Yea.. there would be more total hits for PDFs found on page 2 or page 3... which I didn't analyze. 500 I think is good enough. Enough reading already ;)

ekphrasis · on Jan 9, 2019

Sure, although the positions of the items in the answer sets at cutoff = 10 differ as well.

burtonator · on Jan 9, 2019

meaning the ranking? Algolia is probably using a different score algorithm. If I were designing it I would probably also factor in number of comments but I think it's fair to use number of upvotes.

ekphrasis · on Jan 9, 2019

I'm assuming that too. Just an observation. Very interesting work of you nonetheless!
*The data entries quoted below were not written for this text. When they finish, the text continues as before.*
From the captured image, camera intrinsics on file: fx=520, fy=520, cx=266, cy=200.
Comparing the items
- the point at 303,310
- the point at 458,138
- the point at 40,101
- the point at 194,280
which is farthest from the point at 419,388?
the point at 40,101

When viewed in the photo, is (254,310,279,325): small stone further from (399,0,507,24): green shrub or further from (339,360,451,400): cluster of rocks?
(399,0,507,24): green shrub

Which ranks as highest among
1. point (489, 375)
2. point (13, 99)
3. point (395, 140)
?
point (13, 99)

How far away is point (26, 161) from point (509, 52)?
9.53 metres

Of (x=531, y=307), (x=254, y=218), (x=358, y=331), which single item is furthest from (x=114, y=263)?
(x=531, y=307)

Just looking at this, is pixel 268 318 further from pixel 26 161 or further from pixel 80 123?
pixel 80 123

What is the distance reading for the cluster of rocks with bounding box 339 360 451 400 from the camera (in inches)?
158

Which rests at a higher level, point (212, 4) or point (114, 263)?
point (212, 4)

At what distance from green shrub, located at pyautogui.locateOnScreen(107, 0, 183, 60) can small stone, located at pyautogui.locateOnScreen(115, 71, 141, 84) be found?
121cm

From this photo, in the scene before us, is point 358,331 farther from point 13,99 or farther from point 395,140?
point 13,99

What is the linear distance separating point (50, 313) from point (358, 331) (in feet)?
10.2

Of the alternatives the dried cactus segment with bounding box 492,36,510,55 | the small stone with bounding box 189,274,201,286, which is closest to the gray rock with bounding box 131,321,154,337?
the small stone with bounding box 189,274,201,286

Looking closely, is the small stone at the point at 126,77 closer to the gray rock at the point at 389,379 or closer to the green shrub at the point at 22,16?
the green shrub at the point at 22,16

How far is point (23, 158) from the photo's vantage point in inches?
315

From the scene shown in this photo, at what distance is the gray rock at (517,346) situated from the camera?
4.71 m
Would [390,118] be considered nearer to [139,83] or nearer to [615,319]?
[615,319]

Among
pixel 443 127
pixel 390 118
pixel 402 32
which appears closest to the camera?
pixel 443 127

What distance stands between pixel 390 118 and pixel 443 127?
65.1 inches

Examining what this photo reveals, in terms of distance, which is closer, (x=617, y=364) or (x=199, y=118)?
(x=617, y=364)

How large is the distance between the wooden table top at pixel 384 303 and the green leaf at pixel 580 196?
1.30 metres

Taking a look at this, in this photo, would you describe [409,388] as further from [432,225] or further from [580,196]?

smartbit · on Jan 11, 2019

The SRE book was available as PDF till August 25, 2018 https://news.ycombinator.com/item?id=17614907#17624523. I tried to find it but seems not be availble anywhere as PDF. I could only find Kindle (with limited anotation), at safaribooksonline (with even less anotation capabilities), at https://landing.google.com/sre/sre-book/toc/index.html or as print-on-demand.

app4soft · on Jan 9, 2019

Something wrong with score

  22. Software-Defined Radio for Engineers [pdf]
  score: 292 comments

This article[0] posted by me and reached score is 352:

  Software-Defined Radio for Engineers [pdf] (analog.com)
  352 points by app4soft 6 months ago | 50 comments

[0] https://news.ycombinator.com/item?id=17399554

burtonator · on Jan 9, 2019

Thanks.. probably the same article but on a different URL.

app4soft · on Jan 10, 2019

> probably the same article but on a different URL

What you talking about? Article URL[0] is same!

[0] https://news.ycombinator.com/item?id=17399554

jackfoxy · on Jan 9, 2019

This link gets me to the free download of the document manager. I'm not seeing the list on this page.

dvfjsdhgfv · on Jan 9, 2019

> This link gets me to the free download of the document manager. I'm not seeing the list on this page.

That's the power of "Above the fold" in action.

tu7001 · on Jan 11, 2019

Also this link: www.dcs.gla.ac.uk/~trinder/papers/sac-18.pdf seems to be broken.

voiceclonr · on Jan 9, 2019

Interesting project! Kudos on shipping.